◆ **Given exercise**: Can you set out the lines of the material as a Markdown table with columns Row and Text, starting with the line containing "How separated are suit" and going on through the line containing "3.78 meters", with each row numbered and blank lines left out?

◆ **Task inputs**:
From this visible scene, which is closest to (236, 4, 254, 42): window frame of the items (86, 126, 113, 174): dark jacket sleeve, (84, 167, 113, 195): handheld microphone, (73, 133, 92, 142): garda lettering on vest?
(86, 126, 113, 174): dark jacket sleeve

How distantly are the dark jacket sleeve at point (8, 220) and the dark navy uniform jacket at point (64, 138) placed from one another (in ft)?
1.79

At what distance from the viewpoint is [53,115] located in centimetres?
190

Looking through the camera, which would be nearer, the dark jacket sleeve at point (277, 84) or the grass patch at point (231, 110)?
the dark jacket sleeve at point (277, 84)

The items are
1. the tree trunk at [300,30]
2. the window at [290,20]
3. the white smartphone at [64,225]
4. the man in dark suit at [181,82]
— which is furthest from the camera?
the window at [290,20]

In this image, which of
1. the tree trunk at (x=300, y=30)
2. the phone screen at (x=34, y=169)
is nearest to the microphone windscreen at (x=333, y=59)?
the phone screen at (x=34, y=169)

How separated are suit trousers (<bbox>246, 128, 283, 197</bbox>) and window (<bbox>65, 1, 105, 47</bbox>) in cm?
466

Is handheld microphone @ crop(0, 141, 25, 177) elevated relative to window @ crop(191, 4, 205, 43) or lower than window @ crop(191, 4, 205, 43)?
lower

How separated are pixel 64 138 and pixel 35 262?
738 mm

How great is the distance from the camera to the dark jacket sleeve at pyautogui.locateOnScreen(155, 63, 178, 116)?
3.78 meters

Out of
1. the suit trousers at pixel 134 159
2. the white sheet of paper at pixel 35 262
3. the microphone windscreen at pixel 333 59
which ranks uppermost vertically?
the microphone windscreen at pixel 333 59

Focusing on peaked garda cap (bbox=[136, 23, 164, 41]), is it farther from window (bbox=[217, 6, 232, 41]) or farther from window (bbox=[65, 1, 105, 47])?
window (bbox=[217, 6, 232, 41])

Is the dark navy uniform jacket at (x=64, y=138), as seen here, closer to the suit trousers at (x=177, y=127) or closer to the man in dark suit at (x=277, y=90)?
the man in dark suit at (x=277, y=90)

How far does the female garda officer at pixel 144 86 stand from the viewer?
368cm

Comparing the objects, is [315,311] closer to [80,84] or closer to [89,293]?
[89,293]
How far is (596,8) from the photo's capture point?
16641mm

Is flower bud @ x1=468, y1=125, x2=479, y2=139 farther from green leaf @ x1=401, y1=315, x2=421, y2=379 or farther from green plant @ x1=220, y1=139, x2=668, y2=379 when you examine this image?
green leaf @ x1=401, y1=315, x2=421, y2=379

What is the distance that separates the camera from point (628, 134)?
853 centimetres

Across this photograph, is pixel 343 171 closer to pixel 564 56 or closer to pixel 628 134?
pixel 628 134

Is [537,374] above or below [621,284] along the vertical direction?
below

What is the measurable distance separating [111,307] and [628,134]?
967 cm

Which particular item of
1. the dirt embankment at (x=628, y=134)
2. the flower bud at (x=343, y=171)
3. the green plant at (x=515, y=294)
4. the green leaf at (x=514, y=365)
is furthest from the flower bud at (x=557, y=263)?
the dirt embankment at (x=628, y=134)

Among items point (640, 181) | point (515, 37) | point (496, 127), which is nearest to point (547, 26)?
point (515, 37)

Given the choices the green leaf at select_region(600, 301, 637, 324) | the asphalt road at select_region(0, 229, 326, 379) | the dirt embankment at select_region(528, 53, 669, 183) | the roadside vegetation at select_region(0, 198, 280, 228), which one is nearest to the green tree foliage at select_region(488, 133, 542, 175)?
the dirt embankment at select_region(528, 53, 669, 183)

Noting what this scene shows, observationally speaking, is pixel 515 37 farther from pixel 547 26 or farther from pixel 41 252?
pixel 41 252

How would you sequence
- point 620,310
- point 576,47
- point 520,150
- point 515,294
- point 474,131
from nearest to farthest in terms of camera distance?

◆ **Answer to this problem**:
| Row | Text |
|---|---|
| 1 | How separated are suit trousers (<bbox>246, 128, 283, 197</bbox>) and window (<bbox>65, 1, 105, 47</bbox>) in cm? |
| 2 | 466 |
| 3 | Is handheld microphone @ crop(0, 141, 25, 177) elevated relative to window @ crop(191, 4, 205, 43) or lower than window @ crop(191, 4, 205, 43)? |
| 4 | lower |
| 5 | How separated are pixel 64 138 and pixel 35 262? |
| 6 | 738 mm |
| 7 | How great is the distance from the camera to the dark jacket sleeve at pyautogui.locateOnScreen(155, 63, 178, 116)? |
| 8 | 3.78 meters |